Slobber sprayed from the dogs’ muzzles as they pounded the pavement in hard pursuit. Min had managed to keep inches ahead of them during the chase but was starting to fatigue. There was no reasoning with them; she’d attempted to explain her mission, but the pair spoke an unfamiliar dialect of Dog. And if they spoke Cat, they gave no indication of it.
So on she ran, certain she was about to give up another of her nine lives. Generally, she was philosophical about this fact of being feline. But the thought was now unbearable. Both Punk and Audie needed her! Min scrabbled around a corner, barely dodging the heavy hooves of a draft horse straining to pull a wagon laden with kegs of beer. Her sides heaved with the exertion. She paused in the doorway of a church, desperate to catch her breath.
“Rrroowr!” She tried once again to parley some sense into this pair of beasts. But there was no conversing. No rationalizing. Canine fangs grazed her right hip. That nip would be exceedingly painful later. Assuming there was a later.
She bounded over a row of trash bins, ducked under an organ grinder’s feet, and weaseled around a beat cop tapping a stout stick on his palm. Still, those dogs tracked her. Desperate, she changed course, unaware of the fateful consequences of that particular decision.
The dogs thundered after her.
She’d turned into a blind alley. A dead end. There was no way out. No escape.
Min did not cower. She stood her ground, willing to face what came next. She offered a fervent cat prayer that her seventh life could also be spent with Audie.
Still a good ten feet away, the lead dog lunged, teeth bared, snarling. Showers of saliva drenched Min’s fur.
This was it. She tensed.
The airborne dog, having made a serious miscalculation, smacked headfirst into the brick wall at Min’s back. The second dog hesitated, confused by its partner’s howling.
Min hissed, claws unsheathed, resolve renewed.

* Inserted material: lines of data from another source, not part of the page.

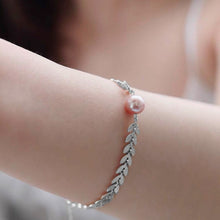 将图片加载到图库查看器,Stainless Steel Ear of Wheat Chain AAA 8mm Natural Pearl Bracelet 6/7/8 Inches with Extender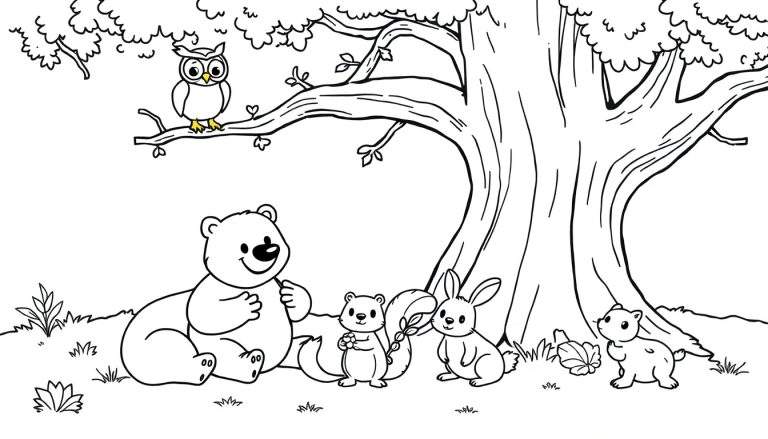 Placa de color con un oso, una ardilla, un conejo, un castor y un búho en un bosque.
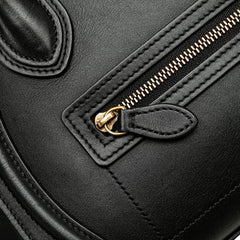 セリーヌ ラゲージ ナノショッパー ハンドバッグ ショルダーバッグ 2WAY ブラック レザー レディース CELINE 【中古】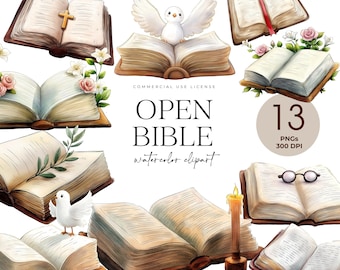 Clipart Bibbia aperta, libri sacri, immagini religiose, studio della Bibbia, arte cristiana, fede cristiana, Bibbia con croce, illustrazione basata sulla fede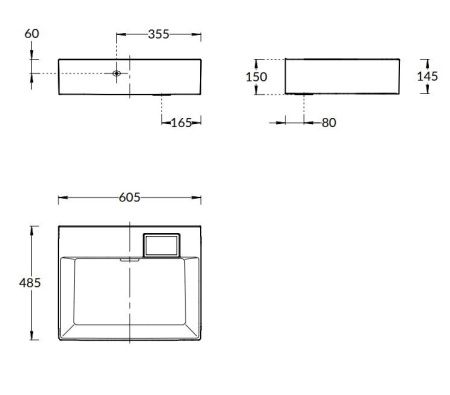 Раковина керамическая Kerama Marazzi LOGICA LO.wb.60.0 60х50 накладная цвет белый без отверстий под смеситель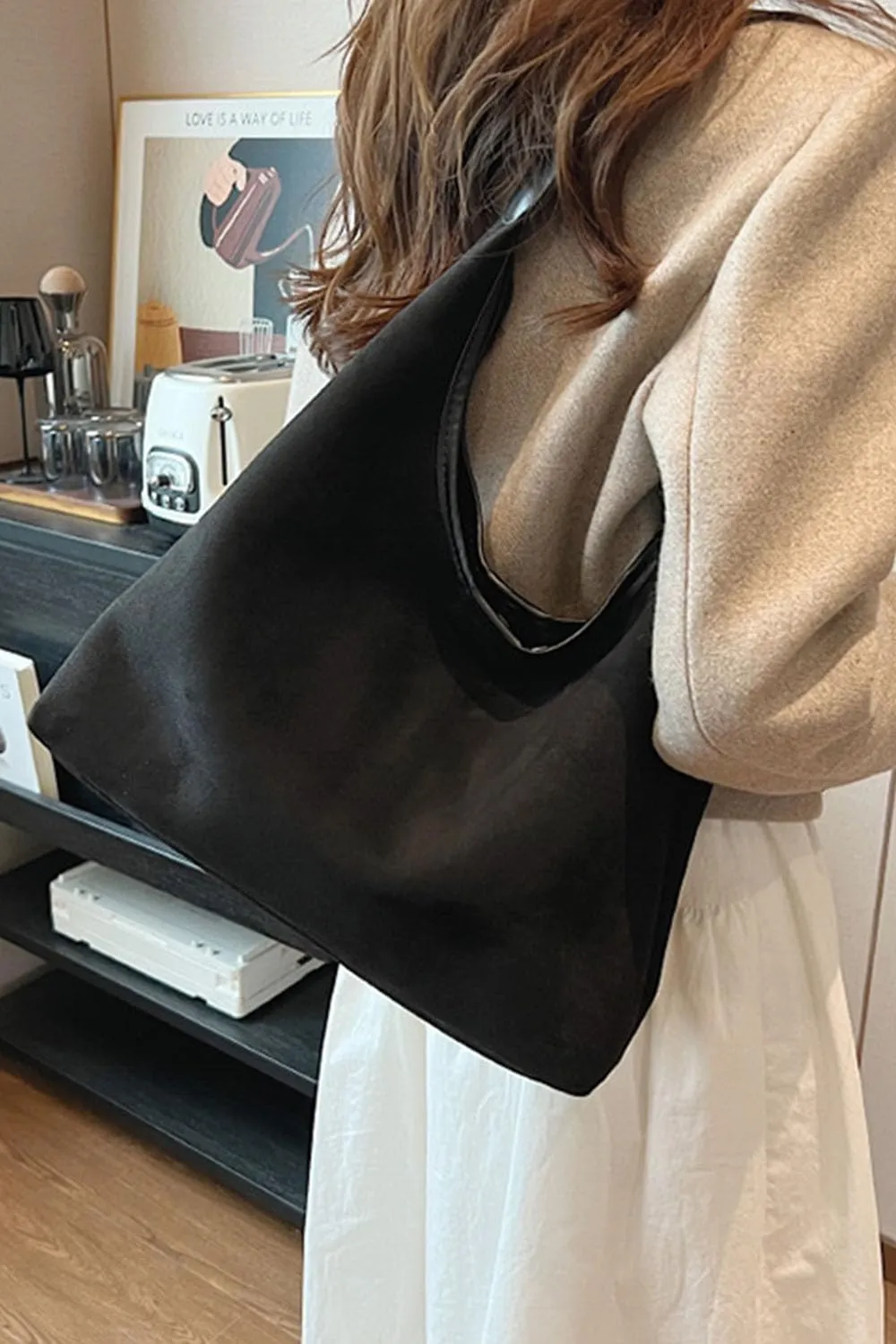 2024 New Suede Hobo Bag for Women Slouchy Purse Fall Office Tote Handbag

She would not go down without a fight.
The second dog hesitated further.
A grating noise caught Min’s ear.
“Here, puss!” A girl waved an arm out an open window directly above her. “Here!”
Both dogs were momentarily distracted by the voice and the arm. It was Min’s final chance. Her only chance.
With every remaining ounce of strength, the sleek feline launched herself up, up, up.
And she fell down, down, down.
Until a pair of hands caught her, and whisked her in through the open window.
Min found herself face-to-face with a friendly pair of hazel eyes.